> Problem description
Please change "open book" to "opened book" throughout the material, from its start up to and including the line with "4. white t-shirt", keeping everything else the same. Return only that stretch, with the pictures left out.

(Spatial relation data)
====

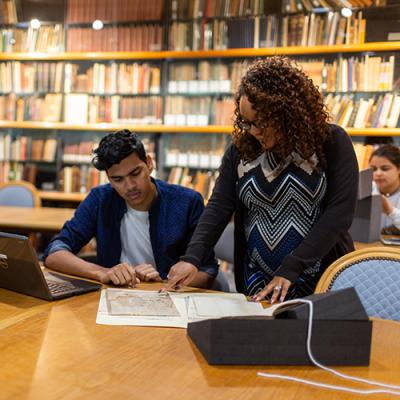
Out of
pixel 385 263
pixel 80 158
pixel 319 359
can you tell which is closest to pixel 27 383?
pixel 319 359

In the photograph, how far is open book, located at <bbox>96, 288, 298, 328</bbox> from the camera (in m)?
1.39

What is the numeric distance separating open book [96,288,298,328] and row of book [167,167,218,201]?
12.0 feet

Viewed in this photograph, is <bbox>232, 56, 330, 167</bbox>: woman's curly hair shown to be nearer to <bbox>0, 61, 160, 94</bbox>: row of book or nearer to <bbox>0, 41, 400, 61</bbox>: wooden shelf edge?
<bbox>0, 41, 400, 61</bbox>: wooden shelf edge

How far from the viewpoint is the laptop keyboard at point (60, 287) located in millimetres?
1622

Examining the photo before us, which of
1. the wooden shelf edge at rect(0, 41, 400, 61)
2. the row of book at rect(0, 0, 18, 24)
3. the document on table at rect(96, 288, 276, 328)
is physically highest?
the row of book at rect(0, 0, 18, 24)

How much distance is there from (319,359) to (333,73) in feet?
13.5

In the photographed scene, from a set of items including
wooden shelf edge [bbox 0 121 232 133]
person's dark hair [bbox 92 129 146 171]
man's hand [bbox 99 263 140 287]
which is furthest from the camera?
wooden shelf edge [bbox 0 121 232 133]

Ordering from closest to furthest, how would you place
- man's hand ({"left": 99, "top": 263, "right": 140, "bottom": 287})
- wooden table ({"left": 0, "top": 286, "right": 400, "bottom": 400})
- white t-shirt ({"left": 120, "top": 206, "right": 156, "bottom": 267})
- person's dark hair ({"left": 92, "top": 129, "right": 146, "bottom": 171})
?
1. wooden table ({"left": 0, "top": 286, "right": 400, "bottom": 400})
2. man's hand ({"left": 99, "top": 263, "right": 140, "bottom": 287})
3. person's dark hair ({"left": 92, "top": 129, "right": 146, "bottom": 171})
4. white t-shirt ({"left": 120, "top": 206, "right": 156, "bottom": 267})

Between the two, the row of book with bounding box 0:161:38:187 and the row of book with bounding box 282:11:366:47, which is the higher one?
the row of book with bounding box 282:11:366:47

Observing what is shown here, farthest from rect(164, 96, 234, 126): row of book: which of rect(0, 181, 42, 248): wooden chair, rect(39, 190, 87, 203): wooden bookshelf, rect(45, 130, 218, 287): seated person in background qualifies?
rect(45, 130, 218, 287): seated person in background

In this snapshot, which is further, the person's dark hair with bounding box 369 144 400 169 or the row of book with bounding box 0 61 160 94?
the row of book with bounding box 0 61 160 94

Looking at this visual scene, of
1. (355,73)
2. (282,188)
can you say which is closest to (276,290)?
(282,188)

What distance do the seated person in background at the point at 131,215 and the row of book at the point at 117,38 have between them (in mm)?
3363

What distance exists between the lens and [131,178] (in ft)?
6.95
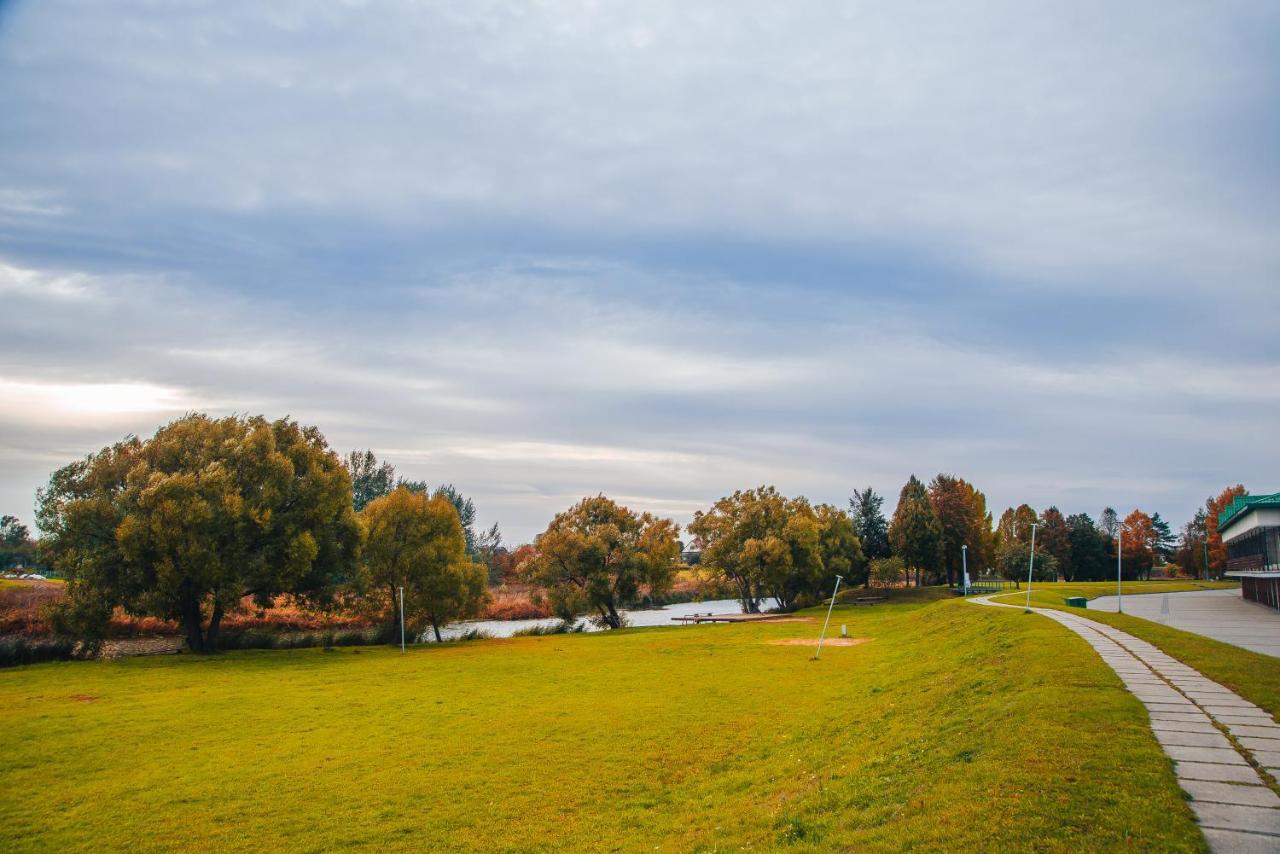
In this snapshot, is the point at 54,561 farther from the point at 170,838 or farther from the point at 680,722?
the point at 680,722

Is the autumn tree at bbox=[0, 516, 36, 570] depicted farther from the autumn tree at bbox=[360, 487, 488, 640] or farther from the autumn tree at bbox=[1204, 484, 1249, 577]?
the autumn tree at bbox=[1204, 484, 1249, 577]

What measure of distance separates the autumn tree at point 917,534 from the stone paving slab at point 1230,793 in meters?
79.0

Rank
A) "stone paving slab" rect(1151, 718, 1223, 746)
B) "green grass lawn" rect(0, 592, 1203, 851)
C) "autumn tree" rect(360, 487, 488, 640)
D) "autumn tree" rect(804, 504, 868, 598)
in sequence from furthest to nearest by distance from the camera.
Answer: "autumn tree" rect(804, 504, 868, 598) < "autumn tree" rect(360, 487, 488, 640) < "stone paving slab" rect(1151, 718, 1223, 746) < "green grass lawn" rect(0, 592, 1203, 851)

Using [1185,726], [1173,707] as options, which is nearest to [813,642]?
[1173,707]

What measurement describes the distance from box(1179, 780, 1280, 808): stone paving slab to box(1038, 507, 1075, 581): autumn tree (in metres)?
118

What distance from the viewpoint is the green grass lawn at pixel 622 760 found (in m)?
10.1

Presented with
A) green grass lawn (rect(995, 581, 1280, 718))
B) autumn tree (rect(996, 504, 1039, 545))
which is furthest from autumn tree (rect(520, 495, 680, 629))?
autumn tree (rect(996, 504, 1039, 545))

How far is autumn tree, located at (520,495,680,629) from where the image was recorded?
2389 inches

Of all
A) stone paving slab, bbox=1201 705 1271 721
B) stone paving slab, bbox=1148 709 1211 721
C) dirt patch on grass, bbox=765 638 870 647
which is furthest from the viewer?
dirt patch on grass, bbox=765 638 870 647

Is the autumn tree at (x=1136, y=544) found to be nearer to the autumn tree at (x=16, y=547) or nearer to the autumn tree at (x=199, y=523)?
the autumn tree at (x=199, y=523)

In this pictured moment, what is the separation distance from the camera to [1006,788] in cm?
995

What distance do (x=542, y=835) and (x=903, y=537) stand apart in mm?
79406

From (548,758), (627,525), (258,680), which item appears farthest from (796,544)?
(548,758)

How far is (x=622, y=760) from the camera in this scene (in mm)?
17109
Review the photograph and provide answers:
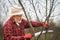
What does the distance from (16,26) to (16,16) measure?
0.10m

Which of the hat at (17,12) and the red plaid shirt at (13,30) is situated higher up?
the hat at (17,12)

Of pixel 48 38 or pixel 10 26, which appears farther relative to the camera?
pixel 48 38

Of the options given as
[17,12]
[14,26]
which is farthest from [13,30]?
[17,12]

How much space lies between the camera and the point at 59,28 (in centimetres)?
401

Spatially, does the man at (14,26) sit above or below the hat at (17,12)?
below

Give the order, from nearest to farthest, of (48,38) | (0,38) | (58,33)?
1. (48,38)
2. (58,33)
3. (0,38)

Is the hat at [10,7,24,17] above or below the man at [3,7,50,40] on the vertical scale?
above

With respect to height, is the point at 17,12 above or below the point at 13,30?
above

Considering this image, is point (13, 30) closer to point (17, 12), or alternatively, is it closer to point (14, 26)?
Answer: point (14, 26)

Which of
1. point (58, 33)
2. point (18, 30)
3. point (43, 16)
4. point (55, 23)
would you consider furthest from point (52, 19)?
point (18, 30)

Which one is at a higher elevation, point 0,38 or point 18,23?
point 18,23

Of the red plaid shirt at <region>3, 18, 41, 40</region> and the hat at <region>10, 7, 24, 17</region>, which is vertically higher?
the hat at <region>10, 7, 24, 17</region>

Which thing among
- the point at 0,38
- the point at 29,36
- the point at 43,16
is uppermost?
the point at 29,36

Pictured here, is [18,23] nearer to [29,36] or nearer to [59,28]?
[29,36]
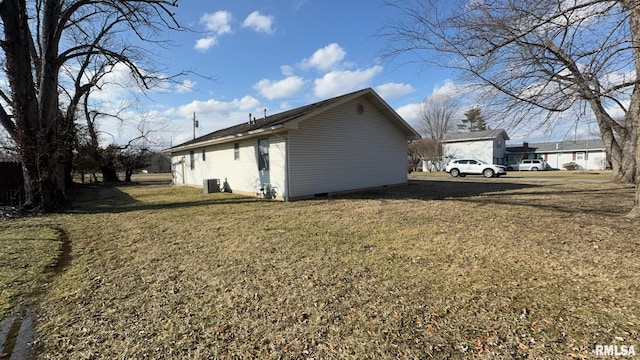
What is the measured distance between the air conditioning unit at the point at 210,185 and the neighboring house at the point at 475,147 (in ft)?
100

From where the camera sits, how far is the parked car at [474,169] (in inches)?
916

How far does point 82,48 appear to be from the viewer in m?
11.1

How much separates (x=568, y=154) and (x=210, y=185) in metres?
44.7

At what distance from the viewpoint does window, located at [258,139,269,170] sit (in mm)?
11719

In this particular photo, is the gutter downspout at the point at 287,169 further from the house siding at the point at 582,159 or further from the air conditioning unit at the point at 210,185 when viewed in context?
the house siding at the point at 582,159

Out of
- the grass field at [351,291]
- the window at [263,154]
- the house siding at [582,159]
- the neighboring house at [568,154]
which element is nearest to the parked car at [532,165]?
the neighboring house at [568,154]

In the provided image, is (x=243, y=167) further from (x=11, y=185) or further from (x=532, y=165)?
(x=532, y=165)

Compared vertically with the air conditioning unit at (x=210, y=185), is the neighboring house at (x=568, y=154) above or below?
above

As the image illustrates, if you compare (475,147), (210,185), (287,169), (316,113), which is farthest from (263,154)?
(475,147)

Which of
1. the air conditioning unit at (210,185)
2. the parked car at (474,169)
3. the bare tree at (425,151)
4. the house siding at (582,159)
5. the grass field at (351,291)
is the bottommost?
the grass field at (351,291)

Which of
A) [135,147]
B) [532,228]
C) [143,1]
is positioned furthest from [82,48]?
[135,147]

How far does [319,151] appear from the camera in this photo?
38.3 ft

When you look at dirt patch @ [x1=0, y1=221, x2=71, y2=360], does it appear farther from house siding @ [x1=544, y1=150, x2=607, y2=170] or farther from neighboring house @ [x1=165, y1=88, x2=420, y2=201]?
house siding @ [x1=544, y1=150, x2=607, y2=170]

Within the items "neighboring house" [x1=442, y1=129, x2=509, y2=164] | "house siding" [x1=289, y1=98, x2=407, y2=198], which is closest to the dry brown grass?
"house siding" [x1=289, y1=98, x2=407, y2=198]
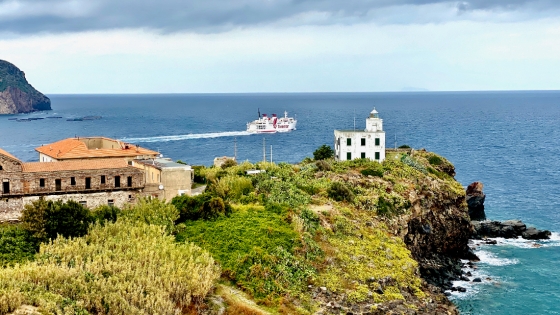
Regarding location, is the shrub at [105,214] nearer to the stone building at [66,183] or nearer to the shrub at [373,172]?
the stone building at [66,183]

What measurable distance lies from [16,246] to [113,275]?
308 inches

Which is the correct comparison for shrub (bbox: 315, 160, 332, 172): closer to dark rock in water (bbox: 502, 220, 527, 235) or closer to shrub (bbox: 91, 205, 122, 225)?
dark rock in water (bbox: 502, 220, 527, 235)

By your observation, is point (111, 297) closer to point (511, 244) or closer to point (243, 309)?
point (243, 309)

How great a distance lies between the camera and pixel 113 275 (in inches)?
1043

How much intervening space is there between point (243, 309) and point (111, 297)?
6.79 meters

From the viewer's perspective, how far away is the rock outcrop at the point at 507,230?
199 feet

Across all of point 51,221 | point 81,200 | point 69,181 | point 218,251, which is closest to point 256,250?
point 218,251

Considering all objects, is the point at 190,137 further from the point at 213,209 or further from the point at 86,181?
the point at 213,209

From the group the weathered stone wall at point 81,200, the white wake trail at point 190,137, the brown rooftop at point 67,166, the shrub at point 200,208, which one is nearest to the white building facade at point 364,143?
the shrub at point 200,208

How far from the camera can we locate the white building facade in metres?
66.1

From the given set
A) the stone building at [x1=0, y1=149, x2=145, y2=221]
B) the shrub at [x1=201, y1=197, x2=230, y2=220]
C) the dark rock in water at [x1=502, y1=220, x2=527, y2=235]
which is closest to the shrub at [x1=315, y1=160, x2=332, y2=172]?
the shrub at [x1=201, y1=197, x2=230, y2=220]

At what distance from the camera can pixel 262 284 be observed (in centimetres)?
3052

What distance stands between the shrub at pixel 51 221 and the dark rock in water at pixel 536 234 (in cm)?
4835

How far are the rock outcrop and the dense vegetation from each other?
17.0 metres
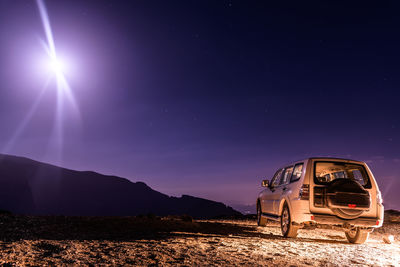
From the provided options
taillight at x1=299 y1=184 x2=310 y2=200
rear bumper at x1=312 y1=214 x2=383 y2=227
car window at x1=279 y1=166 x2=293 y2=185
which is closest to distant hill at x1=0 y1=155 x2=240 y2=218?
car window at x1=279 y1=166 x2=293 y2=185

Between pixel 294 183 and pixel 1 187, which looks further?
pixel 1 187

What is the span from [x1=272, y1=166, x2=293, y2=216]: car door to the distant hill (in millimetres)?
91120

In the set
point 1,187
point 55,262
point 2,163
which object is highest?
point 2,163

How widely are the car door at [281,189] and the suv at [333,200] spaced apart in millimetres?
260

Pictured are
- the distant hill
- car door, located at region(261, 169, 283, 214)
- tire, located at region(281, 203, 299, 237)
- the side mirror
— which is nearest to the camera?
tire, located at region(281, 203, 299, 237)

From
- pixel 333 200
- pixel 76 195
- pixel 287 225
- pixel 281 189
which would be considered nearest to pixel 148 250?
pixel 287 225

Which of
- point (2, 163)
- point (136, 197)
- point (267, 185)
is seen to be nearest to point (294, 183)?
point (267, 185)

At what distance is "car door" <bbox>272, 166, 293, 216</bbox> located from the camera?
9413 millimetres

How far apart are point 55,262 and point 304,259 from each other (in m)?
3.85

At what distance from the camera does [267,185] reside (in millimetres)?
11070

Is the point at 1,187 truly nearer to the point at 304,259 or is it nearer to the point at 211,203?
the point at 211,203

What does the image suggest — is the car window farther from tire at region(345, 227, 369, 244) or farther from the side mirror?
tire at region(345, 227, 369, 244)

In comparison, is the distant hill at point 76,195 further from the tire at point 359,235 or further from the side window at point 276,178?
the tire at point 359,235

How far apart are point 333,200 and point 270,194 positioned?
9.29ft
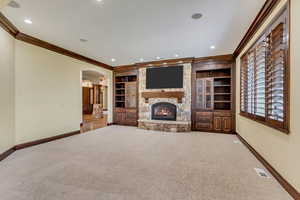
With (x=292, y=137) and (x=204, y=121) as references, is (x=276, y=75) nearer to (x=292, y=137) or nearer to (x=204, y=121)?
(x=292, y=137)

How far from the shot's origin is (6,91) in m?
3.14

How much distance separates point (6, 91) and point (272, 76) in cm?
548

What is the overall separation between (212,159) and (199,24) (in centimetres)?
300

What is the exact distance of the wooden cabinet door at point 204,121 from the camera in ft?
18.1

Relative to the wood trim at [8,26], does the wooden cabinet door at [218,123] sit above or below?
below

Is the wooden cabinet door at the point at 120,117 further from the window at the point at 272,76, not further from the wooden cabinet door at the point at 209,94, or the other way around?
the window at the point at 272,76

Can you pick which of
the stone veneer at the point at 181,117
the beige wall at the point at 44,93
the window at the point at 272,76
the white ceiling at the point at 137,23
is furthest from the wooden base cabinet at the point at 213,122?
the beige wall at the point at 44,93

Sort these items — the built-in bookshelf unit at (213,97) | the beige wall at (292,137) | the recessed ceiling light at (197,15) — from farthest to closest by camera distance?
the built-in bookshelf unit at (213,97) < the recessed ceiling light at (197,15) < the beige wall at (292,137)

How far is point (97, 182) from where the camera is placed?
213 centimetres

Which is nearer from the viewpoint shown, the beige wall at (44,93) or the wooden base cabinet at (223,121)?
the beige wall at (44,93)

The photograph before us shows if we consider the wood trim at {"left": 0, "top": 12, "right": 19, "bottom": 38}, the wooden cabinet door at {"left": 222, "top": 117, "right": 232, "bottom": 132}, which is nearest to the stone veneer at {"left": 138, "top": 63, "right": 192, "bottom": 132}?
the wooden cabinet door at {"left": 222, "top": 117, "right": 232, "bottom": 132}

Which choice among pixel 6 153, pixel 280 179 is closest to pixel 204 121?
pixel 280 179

====

> Exercise response
Out of
pixel 385 263
pixel 80 158
pixel 319 359
can you tell which is closest to pixel 27 383?
pixel 319 359

In the photograph, how far is opened book, located at <bbox>96, 288, 298, 328</bbox> from the camera (in m)?
1.39

What is the numeric distance separating opened book [96,288,298,328] and row of book [167,167,218,201]?
12.0 feet

Viewed in this photograph, is <bbox>232, 56, 330, 167</bbox>: woman's curly hair shown to be nearer to <bbox>0, 61, 160, 94</bbox>: row of book or nearer to <bbox>0, 41, 400, 61</bbox>: wooden shelf edge?
<bbox>0, 41, 400, 61</bbox>: wooden shelf edge

How far from the viewpoint is the laptop keyboard at point (60, 287) located in millimetres?
1622

Examining the photo before us, which of
1. the wooden shelf edge at rect(0, 41, 400, 61)
2. the row of book at rect(0, 0, 18, 24)
3. the document on table at rect(96, 288, 276, 328)
is physically highest?
the row of book at rect(0, 0, 18, 24)

How much distance is there from (319,359) to (333,73) in feet?
13.5

In the photographed scene, from a set of items including
wooden shelf edge [bbox 0 121 232 133]
person's dark hair [bbox 92 129 146 171]
man's hand [bbox 99 263 140 287]
which is furthest from the camera?
wooden shelf edge [bbox 0 121 232 133]

Ordering from closest to furthest, how would you place
- man's hand ({"left": 99, "top": 263, "right": 140, "bottom": 287})
- wooden table ({"left": 0, "top": 286, "right": 400, "bottom": 400})
- white t-shirt ({"left": 120, "top": 206, "right": 156, "bottom": 267})
- person's dark hair ({"left": 92, "top": 129, "right": 146, "bottom": 171})
?
1. wooden table ({"left": 0, "top": 286, "right": 400, "bottom": 400})
2. man's hand ({"left": 99, "top": 263, "right": 140, "bottom": 287})
3. person's dark hair ({"left": 92, "top": 129, "right": 146, "bottom": 171})
4. white t-shirt ({"left": 120, "top": 206, "right": 156, "bottom": 267})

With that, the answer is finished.